On the basis of the records below, report how many lines contain the word "OLTP". Nothing else should be given.

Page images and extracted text
_ _ _

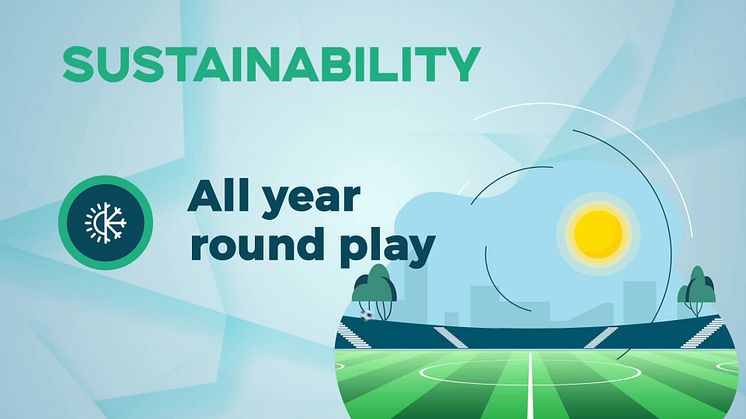 SUSTAINABILITY

All year round play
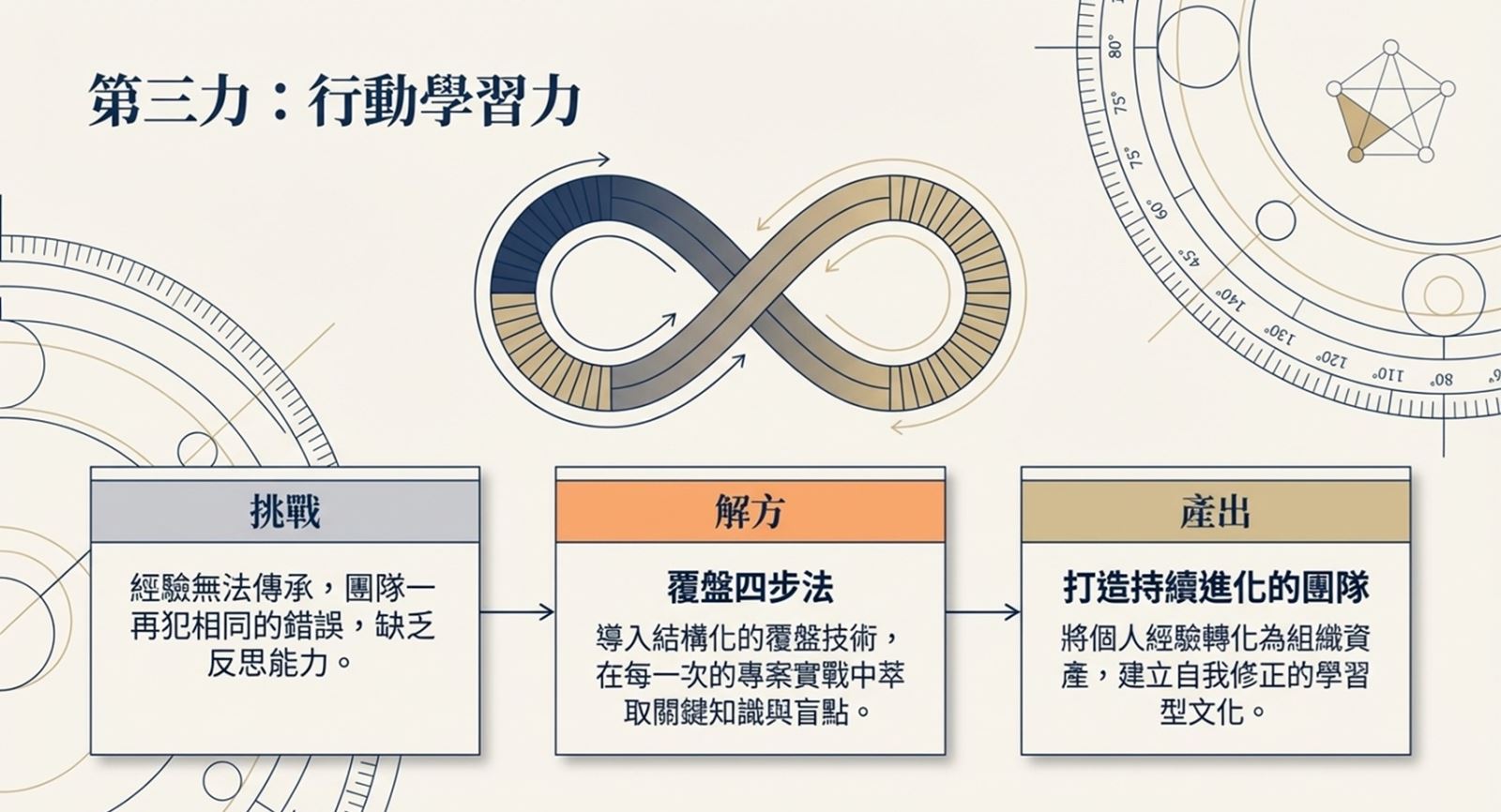 第三力：行動學習力

80°
75°
75°
60°
45°
140°
130°
120°
110°
80°

挑戰

經驗無法傳承，團隊一再犯相同的錯誤，缺乏反思能力。

解方

覆盤四步法

導入結構化的覆盤技術，在每一次的專案實戰中萃取關鍵知識與盲點。

產出

打造持續進化的團隊

將個人經驗轉化為組織資產，建立自我修正的學習型文化。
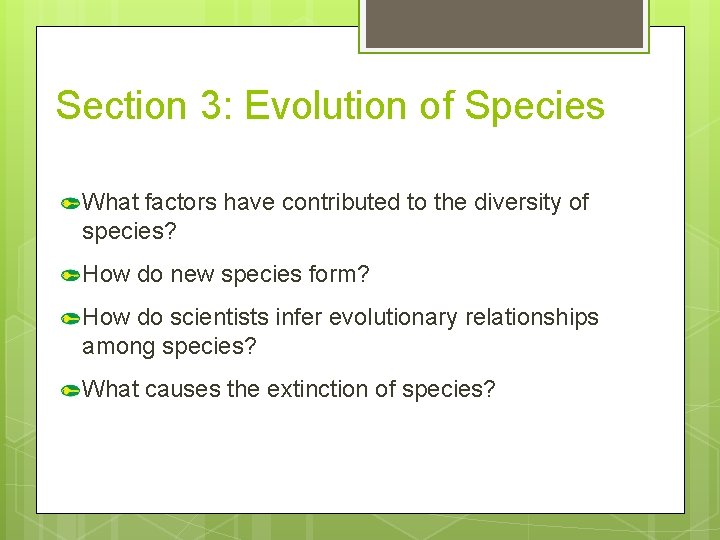 Section 3: Evolution of Species

What factors have contributed to the diversity of species?

How do new species form?

How do scientists infer evolutionary relationships among species?

What causes the extinction of species?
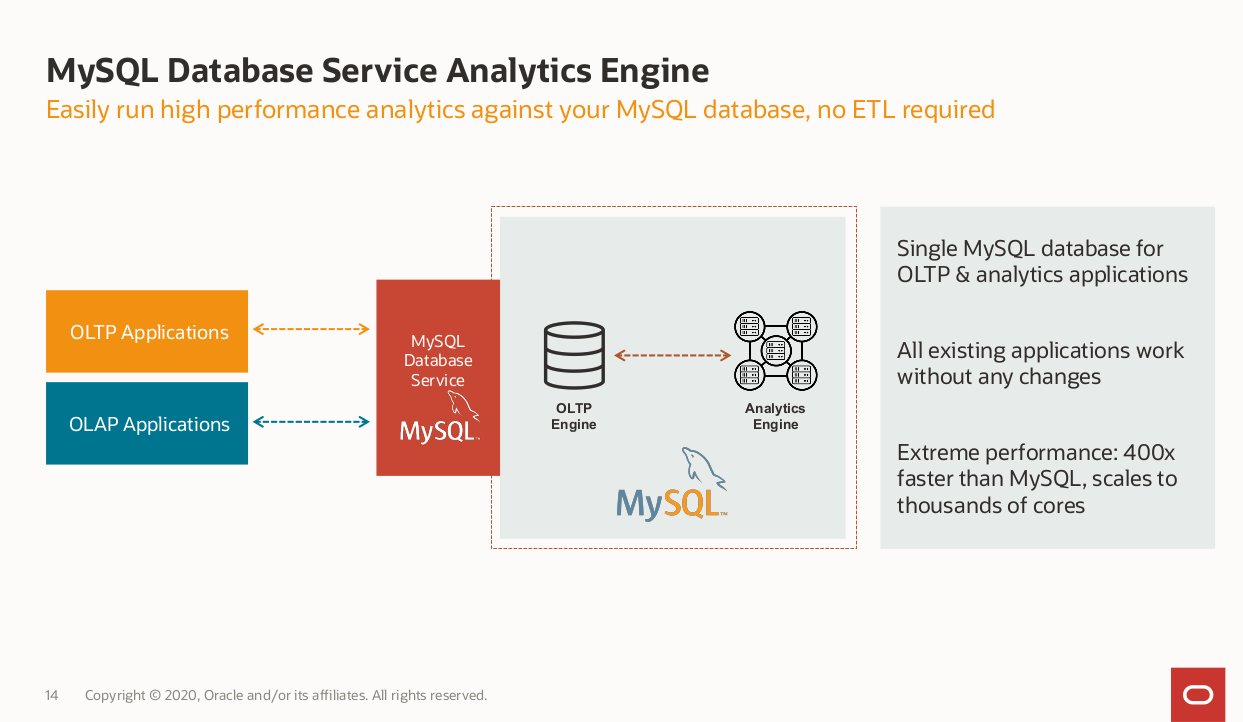 MySQL Database Service Analytics Engine
Easily run high performance analytics against your MySQL database, no ETL required

OLTP Applications

OLAP Applications

MySQL Database Service

MySQL

OLTP Engine

Analytics Engine

MySQL

Single MySQL database for OLTP & analytics applications

All existing applications work without any changes

Extreme performance: 400x faster than MySQL, scales to thousands of cores

14 Copyright © 2020, Oracle and/or its affiliates. All rights reserved.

_ _ _

Output:
3